═════ Excerpt provided

I remember, back in the seventies when I was a teenage fundamentalist, coming across a faux post-rapture newspaper that some fundie Christians had printed; the paper reported with horror on the front page that millions of people had suddenly disappeared. Funnily enough, one of the people this fake newspaper reported to have have disappeared in the rapture was an unnamed President of the United States. The President at that time happened to be Richard Nixon. Make up your own joke here.

Part of the fun of the rapture for fundamentalists would have to be that it would serve as a kind of vindication. Once in heaven, the True Believers could look down on the world that was left behind and say, "Ha Ha", to all those doubters and skeptics they had lived and worked with who didn't buy the fundamentalist line and were now forced to deal with mass disappearances that served as the miraculous proof that the fundies were right after all.

══════════

**Written problem 1**
Rewrite part of the records as a numbered list with blank lines left out, starting at the line that has "What physical distance" and stopping after the line that has "0.07 meters".
**Written problem 2**
Extend the piece about the rapture, picking up after its final sentence.

═════ Input data

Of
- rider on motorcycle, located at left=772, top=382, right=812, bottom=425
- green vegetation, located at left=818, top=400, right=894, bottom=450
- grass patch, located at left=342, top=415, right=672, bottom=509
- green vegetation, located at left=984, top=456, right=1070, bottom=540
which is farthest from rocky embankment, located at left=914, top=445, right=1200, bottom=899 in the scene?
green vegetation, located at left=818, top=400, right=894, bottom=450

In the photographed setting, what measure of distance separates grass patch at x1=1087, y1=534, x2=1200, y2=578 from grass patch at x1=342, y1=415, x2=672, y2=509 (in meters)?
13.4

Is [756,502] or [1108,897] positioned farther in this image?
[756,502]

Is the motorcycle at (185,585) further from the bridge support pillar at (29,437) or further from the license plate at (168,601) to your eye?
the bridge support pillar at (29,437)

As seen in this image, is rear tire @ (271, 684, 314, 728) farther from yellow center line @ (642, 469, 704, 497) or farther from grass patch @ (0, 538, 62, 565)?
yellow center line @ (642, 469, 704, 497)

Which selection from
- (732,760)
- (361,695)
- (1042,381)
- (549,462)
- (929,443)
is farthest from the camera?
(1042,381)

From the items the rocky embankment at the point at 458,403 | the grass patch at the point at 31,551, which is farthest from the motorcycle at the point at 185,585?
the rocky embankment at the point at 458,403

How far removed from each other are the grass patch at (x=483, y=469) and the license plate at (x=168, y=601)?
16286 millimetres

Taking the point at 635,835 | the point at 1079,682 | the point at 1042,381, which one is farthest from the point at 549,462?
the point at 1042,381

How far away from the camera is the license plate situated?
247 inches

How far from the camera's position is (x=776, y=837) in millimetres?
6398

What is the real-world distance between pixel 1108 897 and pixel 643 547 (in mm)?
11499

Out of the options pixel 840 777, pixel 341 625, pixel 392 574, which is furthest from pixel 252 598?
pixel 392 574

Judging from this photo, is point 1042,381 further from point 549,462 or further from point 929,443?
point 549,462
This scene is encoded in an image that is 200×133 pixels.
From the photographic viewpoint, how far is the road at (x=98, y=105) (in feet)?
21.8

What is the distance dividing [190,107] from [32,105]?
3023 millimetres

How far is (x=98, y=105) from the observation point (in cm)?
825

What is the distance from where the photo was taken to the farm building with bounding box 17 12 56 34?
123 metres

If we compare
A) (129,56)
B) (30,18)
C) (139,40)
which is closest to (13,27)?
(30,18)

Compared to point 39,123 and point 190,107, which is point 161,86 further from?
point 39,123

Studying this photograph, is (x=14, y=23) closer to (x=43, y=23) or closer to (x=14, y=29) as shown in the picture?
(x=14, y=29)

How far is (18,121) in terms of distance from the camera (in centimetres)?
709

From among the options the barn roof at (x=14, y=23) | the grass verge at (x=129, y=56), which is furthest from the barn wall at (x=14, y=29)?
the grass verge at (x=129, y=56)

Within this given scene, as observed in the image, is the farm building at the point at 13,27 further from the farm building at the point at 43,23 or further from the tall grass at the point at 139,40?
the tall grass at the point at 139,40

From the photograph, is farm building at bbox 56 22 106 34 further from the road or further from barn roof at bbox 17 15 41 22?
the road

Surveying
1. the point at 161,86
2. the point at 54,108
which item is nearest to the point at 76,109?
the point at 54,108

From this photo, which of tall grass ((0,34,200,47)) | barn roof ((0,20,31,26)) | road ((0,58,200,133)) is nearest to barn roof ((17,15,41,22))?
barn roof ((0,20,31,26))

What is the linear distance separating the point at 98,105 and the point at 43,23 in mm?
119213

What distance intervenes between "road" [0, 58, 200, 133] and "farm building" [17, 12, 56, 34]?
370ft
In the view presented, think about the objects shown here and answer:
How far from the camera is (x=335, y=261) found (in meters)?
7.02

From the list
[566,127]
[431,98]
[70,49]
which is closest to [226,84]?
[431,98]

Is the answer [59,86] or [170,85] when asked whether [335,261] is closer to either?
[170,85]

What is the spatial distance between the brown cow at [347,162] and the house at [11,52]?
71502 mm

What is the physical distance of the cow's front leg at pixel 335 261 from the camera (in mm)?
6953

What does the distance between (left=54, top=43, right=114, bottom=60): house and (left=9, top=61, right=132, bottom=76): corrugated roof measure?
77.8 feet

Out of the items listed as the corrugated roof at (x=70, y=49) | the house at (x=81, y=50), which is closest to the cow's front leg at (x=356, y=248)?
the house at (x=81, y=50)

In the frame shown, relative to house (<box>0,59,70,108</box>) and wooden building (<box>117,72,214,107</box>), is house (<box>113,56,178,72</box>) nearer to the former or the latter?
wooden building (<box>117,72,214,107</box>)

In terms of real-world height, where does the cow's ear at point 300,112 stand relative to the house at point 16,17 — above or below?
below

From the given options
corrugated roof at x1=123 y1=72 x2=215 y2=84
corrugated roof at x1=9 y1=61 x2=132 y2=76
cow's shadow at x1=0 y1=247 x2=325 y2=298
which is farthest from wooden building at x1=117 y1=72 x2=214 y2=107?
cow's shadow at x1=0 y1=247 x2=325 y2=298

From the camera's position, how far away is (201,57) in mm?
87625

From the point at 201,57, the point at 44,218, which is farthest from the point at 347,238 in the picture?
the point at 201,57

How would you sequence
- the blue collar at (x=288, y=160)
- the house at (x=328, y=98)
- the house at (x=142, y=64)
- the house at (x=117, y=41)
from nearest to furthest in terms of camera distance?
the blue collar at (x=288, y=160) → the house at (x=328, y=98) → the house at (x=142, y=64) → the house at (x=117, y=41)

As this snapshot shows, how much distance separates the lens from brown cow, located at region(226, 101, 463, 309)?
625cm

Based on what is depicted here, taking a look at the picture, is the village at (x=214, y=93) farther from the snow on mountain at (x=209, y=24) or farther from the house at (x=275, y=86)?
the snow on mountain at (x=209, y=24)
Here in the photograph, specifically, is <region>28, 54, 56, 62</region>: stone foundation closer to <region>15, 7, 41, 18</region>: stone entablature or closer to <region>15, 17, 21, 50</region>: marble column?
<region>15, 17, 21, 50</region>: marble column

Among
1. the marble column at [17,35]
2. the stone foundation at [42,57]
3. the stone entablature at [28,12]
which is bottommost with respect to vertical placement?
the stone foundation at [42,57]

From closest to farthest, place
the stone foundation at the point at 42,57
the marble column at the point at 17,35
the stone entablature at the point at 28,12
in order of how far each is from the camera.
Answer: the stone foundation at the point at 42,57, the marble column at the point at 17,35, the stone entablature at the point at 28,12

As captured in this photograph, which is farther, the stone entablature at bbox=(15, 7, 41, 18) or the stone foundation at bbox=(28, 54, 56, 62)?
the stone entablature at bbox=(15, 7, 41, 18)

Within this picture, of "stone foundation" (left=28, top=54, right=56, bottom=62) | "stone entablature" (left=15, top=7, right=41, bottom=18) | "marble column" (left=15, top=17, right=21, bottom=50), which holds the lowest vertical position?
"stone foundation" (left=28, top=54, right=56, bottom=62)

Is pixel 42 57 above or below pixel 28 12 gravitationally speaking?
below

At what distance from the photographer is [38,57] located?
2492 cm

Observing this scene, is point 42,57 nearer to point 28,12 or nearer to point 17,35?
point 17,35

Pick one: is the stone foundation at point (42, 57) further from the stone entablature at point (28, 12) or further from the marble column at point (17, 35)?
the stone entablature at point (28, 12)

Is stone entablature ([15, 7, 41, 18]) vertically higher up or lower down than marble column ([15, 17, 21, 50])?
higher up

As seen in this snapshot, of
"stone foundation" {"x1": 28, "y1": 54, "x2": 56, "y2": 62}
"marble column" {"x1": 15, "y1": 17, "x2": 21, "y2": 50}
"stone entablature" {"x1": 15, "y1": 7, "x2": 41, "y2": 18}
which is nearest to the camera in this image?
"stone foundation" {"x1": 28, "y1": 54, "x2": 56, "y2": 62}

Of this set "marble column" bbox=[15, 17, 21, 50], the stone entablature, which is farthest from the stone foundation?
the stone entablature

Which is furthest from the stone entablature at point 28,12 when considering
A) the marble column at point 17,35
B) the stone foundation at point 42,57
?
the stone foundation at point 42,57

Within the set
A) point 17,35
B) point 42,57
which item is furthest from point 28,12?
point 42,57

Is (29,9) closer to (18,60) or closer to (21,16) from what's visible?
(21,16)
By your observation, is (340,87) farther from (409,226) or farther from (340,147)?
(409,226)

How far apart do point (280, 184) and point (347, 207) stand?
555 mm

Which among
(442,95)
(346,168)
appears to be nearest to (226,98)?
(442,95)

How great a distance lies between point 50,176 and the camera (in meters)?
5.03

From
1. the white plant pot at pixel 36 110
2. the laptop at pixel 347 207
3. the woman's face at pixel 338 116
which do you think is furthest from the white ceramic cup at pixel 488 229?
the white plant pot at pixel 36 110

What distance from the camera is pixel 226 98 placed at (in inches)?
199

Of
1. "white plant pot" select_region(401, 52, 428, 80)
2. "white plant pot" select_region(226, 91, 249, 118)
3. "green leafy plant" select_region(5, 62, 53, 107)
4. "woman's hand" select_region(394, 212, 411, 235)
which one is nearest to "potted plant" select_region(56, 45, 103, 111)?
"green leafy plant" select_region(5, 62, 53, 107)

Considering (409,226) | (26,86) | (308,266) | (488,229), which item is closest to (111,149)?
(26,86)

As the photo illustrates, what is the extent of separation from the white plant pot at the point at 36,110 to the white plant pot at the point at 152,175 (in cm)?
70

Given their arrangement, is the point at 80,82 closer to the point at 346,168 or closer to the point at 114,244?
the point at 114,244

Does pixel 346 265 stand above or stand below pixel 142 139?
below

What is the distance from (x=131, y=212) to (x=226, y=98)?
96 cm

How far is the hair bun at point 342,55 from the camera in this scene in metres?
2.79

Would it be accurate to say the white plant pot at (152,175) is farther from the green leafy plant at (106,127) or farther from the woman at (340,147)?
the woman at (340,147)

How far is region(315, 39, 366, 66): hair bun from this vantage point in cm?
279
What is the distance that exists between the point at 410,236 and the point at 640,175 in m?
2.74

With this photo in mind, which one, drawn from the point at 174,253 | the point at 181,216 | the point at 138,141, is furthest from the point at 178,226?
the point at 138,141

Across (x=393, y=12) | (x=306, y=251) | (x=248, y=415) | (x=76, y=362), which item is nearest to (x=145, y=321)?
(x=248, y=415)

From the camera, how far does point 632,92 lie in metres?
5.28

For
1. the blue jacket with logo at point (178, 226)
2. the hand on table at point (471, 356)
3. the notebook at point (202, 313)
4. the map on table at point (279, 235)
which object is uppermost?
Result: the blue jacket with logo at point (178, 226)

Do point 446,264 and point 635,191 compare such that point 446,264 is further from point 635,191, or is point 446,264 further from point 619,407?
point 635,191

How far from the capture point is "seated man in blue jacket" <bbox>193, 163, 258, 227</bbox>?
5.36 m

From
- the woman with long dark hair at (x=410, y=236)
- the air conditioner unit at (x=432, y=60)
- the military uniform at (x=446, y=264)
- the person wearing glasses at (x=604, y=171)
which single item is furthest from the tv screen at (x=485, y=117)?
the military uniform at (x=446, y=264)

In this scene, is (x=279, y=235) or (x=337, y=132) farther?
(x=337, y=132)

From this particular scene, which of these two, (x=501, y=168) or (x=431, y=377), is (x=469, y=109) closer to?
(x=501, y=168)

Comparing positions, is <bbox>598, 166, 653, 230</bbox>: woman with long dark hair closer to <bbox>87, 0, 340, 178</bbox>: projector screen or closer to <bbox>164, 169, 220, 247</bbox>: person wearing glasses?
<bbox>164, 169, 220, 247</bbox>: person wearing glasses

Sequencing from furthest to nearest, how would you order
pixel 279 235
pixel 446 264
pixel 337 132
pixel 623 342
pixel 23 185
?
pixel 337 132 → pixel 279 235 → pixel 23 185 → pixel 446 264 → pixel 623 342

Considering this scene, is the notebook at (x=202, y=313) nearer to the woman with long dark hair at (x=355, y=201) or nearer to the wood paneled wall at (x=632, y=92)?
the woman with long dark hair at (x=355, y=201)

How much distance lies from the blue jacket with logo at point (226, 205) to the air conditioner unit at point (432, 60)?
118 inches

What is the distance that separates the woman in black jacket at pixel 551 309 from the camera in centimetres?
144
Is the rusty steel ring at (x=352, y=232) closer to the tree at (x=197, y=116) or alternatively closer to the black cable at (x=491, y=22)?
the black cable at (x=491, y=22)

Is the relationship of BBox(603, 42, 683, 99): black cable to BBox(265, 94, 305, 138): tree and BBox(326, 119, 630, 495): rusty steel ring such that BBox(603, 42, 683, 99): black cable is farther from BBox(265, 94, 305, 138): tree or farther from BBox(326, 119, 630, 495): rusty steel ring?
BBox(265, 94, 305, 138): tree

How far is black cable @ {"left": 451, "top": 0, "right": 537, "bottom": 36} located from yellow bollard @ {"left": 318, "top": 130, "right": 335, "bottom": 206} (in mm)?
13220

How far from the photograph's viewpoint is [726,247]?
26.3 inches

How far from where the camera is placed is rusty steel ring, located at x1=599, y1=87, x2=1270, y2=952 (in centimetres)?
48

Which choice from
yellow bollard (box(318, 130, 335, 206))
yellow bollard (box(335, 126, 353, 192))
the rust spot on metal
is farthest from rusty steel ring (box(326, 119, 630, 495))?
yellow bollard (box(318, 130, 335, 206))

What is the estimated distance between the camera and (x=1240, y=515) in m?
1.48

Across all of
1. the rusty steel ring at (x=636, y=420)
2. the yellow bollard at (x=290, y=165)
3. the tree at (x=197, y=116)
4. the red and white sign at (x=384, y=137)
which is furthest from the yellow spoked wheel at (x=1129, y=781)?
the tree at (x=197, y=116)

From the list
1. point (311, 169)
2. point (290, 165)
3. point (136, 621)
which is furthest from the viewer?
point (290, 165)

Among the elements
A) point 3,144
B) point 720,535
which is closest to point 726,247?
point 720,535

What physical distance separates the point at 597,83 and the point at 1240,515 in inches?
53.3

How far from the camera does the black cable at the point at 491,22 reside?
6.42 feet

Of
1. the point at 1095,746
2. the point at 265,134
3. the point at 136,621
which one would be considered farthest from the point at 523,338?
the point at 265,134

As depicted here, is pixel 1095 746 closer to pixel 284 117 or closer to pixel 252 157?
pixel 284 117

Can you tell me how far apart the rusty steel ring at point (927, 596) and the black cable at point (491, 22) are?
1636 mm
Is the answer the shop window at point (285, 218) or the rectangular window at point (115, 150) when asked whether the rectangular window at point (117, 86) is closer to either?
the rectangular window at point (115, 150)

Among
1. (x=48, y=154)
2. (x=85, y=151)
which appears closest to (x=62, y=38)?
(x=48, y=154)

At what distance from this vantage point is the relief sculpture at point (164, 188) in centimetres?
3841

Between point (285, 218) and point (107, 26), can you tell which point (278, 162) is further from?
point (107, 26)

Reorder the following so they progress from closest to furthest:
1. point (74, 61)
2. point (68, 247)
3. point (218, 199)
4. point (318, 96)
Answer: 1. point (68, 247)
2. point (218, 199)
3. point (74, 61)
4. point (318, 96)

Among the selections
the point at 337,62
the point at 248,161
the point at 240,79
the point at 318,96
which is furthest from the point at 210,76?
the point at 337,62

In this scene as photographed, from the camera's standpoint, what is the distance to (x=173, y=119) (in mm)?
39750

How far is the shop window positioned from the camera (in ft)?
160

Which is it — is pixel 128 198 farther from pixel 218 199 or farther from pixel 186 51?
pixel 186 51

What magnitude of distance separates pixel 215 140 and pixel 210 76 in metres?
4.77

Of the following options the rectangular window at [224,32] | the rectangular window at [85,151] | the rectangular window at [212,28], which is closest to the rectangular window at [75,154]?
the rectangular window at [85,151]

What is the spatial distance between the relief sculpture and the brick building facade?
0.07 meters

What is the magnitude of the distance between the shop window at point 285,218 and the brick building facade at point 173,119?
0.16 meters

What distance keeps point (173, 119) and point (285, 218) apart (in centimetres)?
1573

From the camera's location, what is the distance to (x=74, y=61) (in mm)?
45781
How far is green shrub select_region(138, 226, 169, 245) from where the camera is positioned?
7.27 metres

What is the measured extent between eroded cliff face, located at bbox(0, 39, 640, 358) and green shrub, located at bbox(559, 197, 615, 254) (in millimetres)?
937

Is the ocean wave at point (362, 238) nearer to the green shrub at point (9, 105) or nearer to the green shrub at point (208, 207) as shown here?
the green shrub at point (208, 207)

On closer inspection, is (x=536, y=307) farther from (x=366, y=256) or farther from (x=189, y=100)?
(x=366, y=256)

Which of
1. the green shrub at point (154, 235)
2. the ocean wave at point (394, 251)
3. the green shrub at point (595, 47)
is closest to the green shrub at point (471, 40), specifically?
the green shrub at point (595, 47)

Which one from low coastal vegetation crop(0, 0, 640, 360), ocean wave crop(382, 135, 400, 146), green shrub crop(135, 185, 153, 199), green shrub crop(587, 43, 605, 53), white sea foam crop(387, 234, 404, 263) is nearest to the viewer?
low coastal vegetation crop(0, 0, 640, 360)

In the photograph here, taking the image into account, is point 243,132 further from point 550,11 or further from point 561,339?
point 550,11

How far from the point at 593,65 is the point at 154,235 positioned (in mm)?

══════════

**Exercise result 1**
1. What physical distance separates the point at 597,83 and the point at 1240,515 in inches?
2. 53.3
3. How far from the camera does the black cable at the point at 491,22 reside?
4. 6.42 feet
5. Of
6. 1. the point at 1095,746
7. 2. the point at 265,134
8. 3. the point at 136,621
9. which one would be considered farthest from the point at 523,338?
10. the point at 265,134
11. As depicted here, is pixel 1095 746 closer to pixel 284 117 or closer to pixel 252 157?
12. pixel 284 117
13. Can you tell me how far apart the rusty steel ring at point (927, 596) and the black cable at point (491, 22) are?
14. 1636 mm
15. Is the answer the shop window at point (285, 218) or the rectangular window at point (115, 150) when asked whether the rectangular window at point (117, 86) is closer to either?
16. the rectangular window at point (115, 150)
17. Among
18. 1. (x=48, y=154)
19. 2. (x=85, y=151)
20. which appears closest to (x=62, y=38)?
21. (x=48, y=154)
22. At what distance from this vantage point is the relief sculpture at point (164, 188) in centimetres?
23. 3841
24. Between point (285, 218) and point (107, 26), can you tell which point (278, 162) is further from?
25. point (107, 26)
26. Reorder the following so they progress from closest to furthest:
27. 1. point (74, 61)
28. 2. point (68, 247)
29. 3. point (218, 199)
30. 4. point (318, 96)
31. Answer: 1. point (68, 247)
32. 2. point (218, 199)
33. 3. point (74, 61)
34. 4. point (318, 96)
35. Among the selections
36. the point at 337,62
37. the point at 248,161
38. the point at 240,79
39. the point at 318,96
40. which is furthest from the point at 210,76?
41. the point at 337,62
42. In this scene as photographed, from the camera's standpoint, what is the distance to (x=173, y=119) (in mm)?
43. 39750
44. How far is the shop window positioned from the camera (in ft)?
45. 160
46. Which is it — is pixel 128 198 farther from pixel 218 199 or farther from pixel 186 51?
47. pixel 186 51
48. What magnitude of distance separates pixel 215 140 and pixel 210 76 in metres?
49. 4.77
50. Of the following options the rectangular window at [224,32] | the rectangular window at [85,151] | the rectangular window at [212,28], which is closest to the rectangular window at [75,154]?
51. the rectangular window at [85,151]
52. What is the spatial distance between the relief sculpture and the brick building facade?
53. 0.07 meters

**Exercise result 2**
The standard theology that I was taught back in the 1970s was that humanity was hopelessly depraved, and that this depravity was leading to an ever worsening situation that would culminate in the end of the world. This cynical view of humanity and the fate of the world dominated fundamentalist thinking. It saw humanity as being full of sinners and non-Christians who were destroying the world, and at the same time threatening and seducing true Christians with temptations and evil at every turn. According to this view, the world--and certainly Western culture--was becoming increasingly immoral. This always seemed to be especially borne out by changing sexual mores--books and movies were full of sexual depravity, people were having premarital sex, and so on. Christians had to take pains to avoid watching such movies or reading such books, lest they succumb to lustful thoughts. Fundamentalists always seem to have a particular problem with human sexuality.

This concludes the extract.